Selected extract
■ ■ ■ ■ ■ ■ ■
Two things come to mind:

1) uni-directional dependency
Packages can be dependent on each other, because the classes inside of them can 
use each other. e.g.    let’s say package A has class A1 and class A2 and 
package B has class B1 and B2.  A1 can depend on B1, and B2 can depend on A2. 
Hence, the packages are dependent on each other.

Modules can only have uni-directional dependency. If Module A depends on Module 
B, then no class in Module B can reference a class in Module A.  This prevents 
tangling, i.e. spaghetti
        
2) Incremental compilation
This lack of tangling helps not only developers, but the compiler too.  In the 
packages example above, if I change any of the classes, all the code has to get 
recompiled because the dependency lines can go in any direction, and the 
compiler won’t attempt to optimize.  In the modules case, if Module A changes, 
Module B will not recompile, because the dependency guarantees that nothing 
about Module B could have been affected.

> On Jun 21, 2019, at 2:14 PM, Udo Kohlmeyer <u...@apache.org> wrote:
> 
> I know that I'm missing the benefit of physically moving the code from the 
> package into its own module.
> 
> Could you possibly explain to me what it is?
> 
> On 6/21/19 07:37, Murtuza Boxwala wrote:
>> I think that’s a really clever way to increment toward splitting geode-core 
>> into more modules. I am excited to see what it looks like 👍
>> 
>>> On Jun 20, 2019, at 7:45 PM, Jacob Barrett <jbarr...@pivotal.io> wrote:
>>> 
>>> Gotcha! Sounds good.
■ ■ ■ ■ ■ ■ ■
Required task 1
Decide whether each statement agrees with the reply on packages and modules, answering yes or no and quoting the deciding words: (a) Modules can have dependencies running in both directions. (b) In the modules case, a change to Module A does not cause Module B to recompile. (c) In the packages example, the compiler attempts to optimize recompilation.
Required task 2
Translate this sentence from the reply on packages and modules into Spanish: "This lack of tangling helps not only developers, but the compiler too."
Required task 3
Summarize the reply on packages and modules in two sentences.
The data that comes after this plays no part in the work here.

Data extract
■ ■ ■ ■ ■ ■ ■
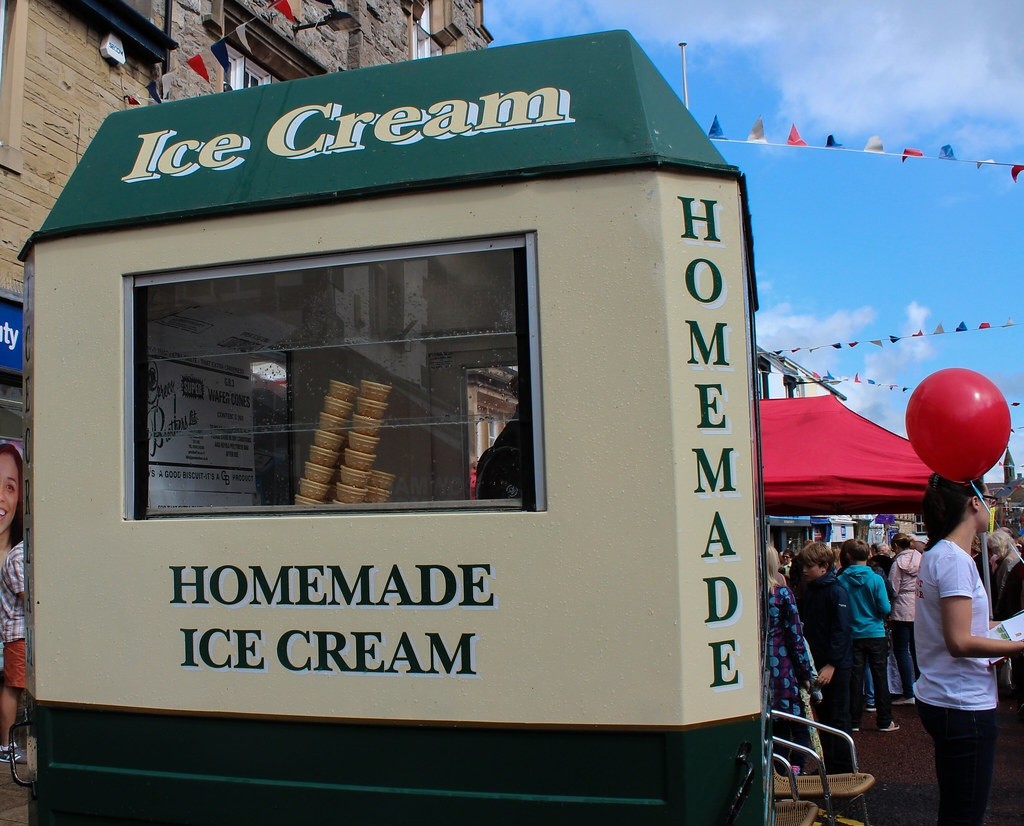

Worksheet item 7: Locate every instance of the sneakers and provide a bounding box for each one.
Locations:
[0,743,28,764]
■ ■ ■ ■ ■ ■ ■
Expected output 1
(a) No: "Modules can only have uni-directional dependency."
(b) Yes: "if Module A changes, Module B will not recompile"
(c) No: "the compiler won’t attempt to optimize."

Expected output 2
Esta ausencia de enredo no solo ayuda a los desarrolladores, sino también al compilador.

Expected output 3
Packages can depend on each other in both directions because their classes can use each other, whereas modules allow only uni-directional dependency, which prevents tangling. This also helps incremental compilation: with packages, changing any class forces all the code to be recompiled, but with modules, a change to Module A does not cause Module B to recompile.